Further to the budget earlier this week, below is a summary of the key points that may affect you.

Restart Grants

Shops can apply for up to £6,000 grant to reopen on April 12, while hospitality and leisure businesses could get up to £18,000.

A Restart Grant worth up to £18,000 for the largest businesses will help shops, pubs, hotels and any other small business through to June 21, when it’s hoped the final coronavirus restrictions will be lifted.

Where to find your Restart Grant

The Restart Grant scheme, administered by local councils, will help almost 700,000 small business owners including those running shops, pubs, clubs, hotels restaurants, gyms and hair salons. Non-essential retail businesses will get up to £6,000 per premises through the Restart Grant scheme to help them reopen. Shops will reopen no earlier than April 12, according to the Government’s Covid-19 roadmap. More Restart Grant money will be available for any small business in hospitality, accommodation, leisure, personal care and gyms, which will reopen later and will be more affected by restrictions. They can receive up to £18,000, depending on their rateable value.

Budget 2021 and what it means for small business

As expected, Chancellor Rishi Sunak has extended furlough until September, launched a Help to Grow digital training and grants scheme aimed at small business and extended self-employed Covid-19 financial support to a further 600,000 people.

In total, the extensions to furlough, self-employed support, business grants, loans and VAT cuts will bring total Covid-19 fiscal support to over £407bn.

Small business exempt from corporation tax hike

Any small business with profits of £50,000 or less will be exempt from the corporation tax increase to 25 per cent from 2023. This means that around 70 per cent of companies will be exempt from the corporation tax hike. A tapered rate will also be introduced for profits above £50,000, so that only businesses with profits of £250,000 or greater will be taxed at the full 25 per cent rate. As a firm, we will be reviewing every limited company we act for over the next 12 months to assess the potential impact on you if any. We have time on our side, so we will be able to plan.

Help to Grow scheme

Around 130,000 small and medium sized businesses will be supported through the new Help to Grow scheme, which will provide the digital and management tools and training. Any small business can apply for a £5,000 grant to pay for Government-approved productivity software.

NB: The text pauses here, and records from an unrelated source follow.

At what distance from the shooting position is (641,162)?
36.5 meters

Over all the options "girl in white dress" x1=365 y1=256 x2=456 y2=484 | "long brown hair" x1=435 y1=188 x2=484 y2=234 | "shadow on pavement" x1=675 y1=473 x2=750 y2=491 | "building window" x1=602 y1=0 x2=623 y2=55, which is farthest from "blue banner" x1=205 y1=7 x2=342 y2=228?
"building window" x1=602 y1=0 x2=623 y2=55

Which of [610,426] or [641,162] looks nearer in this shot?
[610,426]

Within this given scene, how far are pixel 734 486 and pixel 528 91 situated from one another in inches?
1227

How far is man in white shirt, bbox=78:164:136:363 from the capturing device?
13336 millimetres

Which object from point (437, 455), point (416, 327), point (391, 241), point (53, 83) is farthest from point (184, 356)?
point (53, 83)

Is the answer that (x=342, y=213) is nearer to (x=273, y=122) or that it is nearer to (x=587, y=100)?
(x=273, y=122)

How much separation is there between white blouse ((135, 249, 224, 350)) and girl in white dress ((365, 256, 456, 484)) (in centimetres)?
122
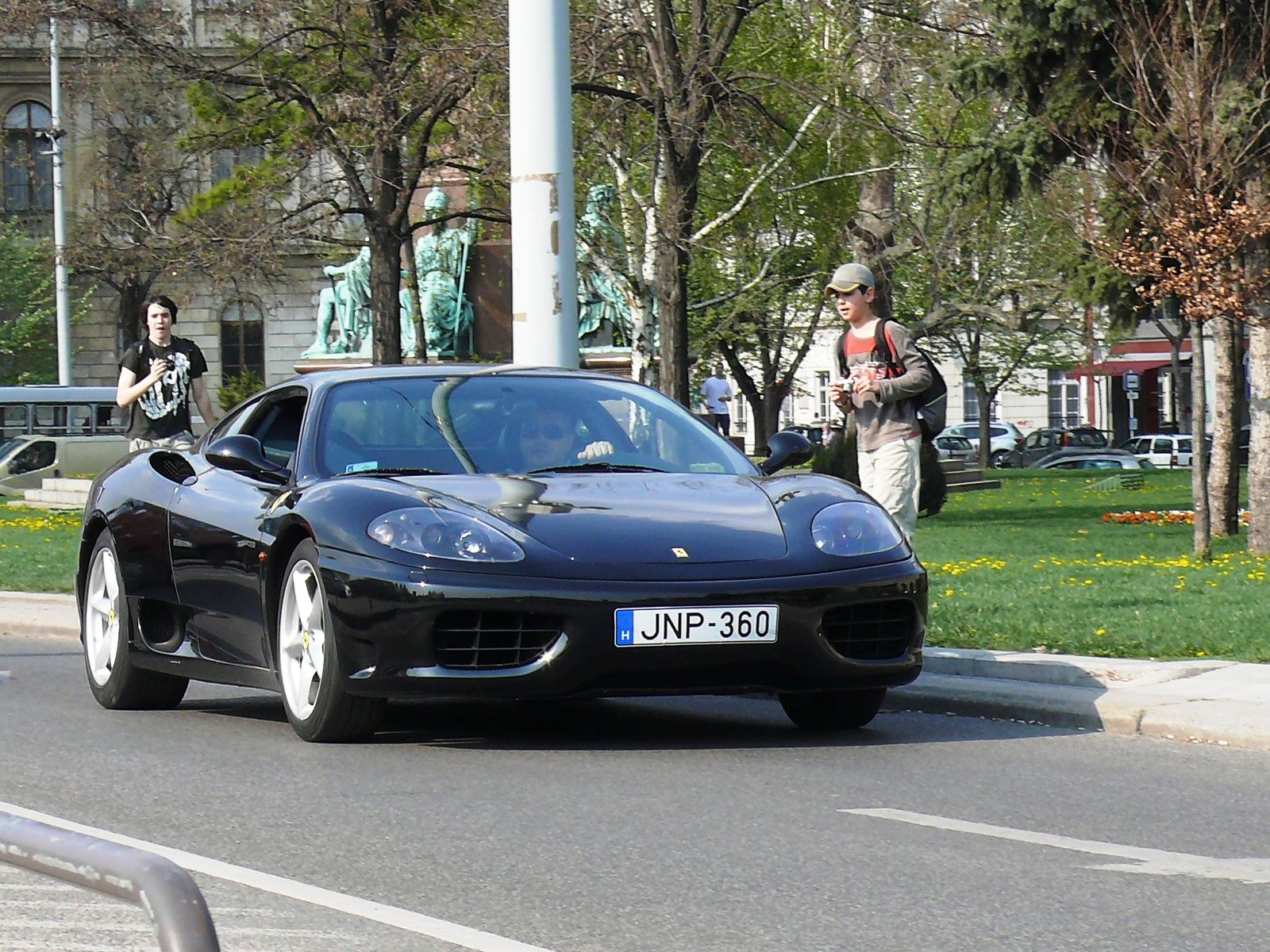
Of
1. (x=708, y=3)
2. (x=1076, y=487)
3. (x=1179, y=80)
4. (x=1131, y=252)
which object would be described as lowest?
(x=1076, y=487)

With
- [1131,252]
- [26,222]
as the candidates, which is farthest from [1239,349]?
[26,222]

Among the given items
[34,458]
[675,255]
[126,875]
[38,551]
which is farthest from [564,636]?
[34,458]

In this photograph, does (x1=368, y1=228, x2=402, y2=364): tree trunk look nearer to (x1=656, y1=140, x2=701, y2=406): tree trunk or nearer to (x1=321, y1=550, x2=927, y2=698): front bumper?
(x1=656, y1=140, x2=701, y2=406): tree trunk

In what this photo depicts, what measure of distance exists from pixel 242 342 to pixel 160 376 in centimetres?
5822

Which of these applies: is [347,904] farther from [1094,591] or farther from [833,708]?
[1094,591]

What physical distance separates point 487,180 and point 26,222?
46.2m

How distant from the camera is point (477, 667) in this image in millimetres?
7641

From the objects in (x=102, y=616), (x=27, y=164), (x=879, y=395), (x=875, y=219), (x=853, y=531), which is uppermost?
(x=27, y=164)

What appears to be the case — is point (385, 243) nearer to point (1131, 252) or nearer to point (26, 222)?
point (1131, 252)

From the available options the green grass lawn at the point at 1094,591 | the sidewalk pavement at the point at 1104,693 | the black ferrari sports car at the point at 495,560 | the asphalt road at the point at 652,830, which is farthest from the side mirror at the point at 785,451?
the green grass lawn at the point at 1094,591

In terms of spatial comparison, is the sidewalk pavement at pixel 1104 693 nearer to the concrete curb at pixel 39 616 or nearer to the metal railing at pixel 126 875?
the concrete curb at pixel 39 616

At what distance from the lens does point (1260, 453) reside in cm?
1908

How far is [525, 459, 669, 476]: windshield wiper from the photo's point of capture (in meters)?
8.62

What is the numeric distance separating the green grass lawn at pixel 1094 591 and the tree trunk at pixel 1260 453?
0.24 metres
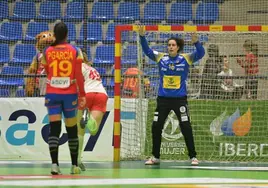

Self-Employment Income Support Scheme

Self-Employment Income Support Scheme (SEISS) will continue with a fourth and a fifth grant. The Chancellor announced that more than 600,000 people, many of whom became self-employed in 2019-20, may now be able to claim direct cash grants under SEISS. However, self-employed company directors who pay themselves in dividends rather than PAYE were again excluded from support.

Recovery Loan Scheme

A new Recovery Loan Scheme will also be launched to replace the existing Government-guaranteed Covid-19 financial support schemes that have supported £73bn of lending to date and close at the end of March. The Recovery Loan Scheme is scheduled to run until December 31 2021, but this is subject to review. Details of the scheme include:

  • Up to £10m facility per business:  The maximum value of a facility provided under the scheme will be £10m per business. Minimum facility sizes vary, starting at £1,000 for asset and invoice finance, and £25,001 for term loans and overdrafts
  • Turnover limit: There will be no turnover restriction for businesses accessing the scheme
  • Wide range of products: Businesses will be able to choose from a variety of products: term loans, overdrafts, asset finance and invoice finance facilities
  • Term length: Term loans and asset finance facilities are available for up to six years, with overdrafts and invoice finance available for up to three years
  • Interest and fees to be paid by the business from the outset: Businesses will be required to meet the costs of interest payments and any fees associated with the facility
  • Access to multiple schemes: Businesses who have taken out a CBILS, CLBILS or BBLS facility will be able to access the new scheme, although the maximum they are allowed to borrow will depend on their lender’s assessment and scheme requirements
  • Credit checks for all applicants: Lenders will be required to undertake credit and fraud checks for all applicants. When making their assessment, lenders may overlook concerns over short-to-medium term performance owing to the pandemic. The checks and approach may vary between lenders

Super-deduction tax break for investment

Mr Sunak also announced a “super deduction” tax break for companies investing in new equipment beginning April 2021. This is effectively a First Year Allowance on capital investment, but there are restrictions (e.g. it doesn’t apply to cars so please don’t rush out and by a Range Rover!)

Business rates holiday

The business rates holiday in England has been extended by an additional three months. That means 750,000 retail, hospitality and leisure properties in England will pay no business rates for three months from April 1 when combined with Small Business Rates Relief, with further relief available for the rest of the year.

Reduced VAT for tourism and hospitality

The Government has extended the temporary 5 per cent reduced rate of VAT until September 30 2021. To help businesses manage the transition back to the standard rate, a 12.5 per cent rate will then apply for a further six months, until 31 March 2022.

The above is an overview of the main headlines and as ever devil will be in the detail as it is released.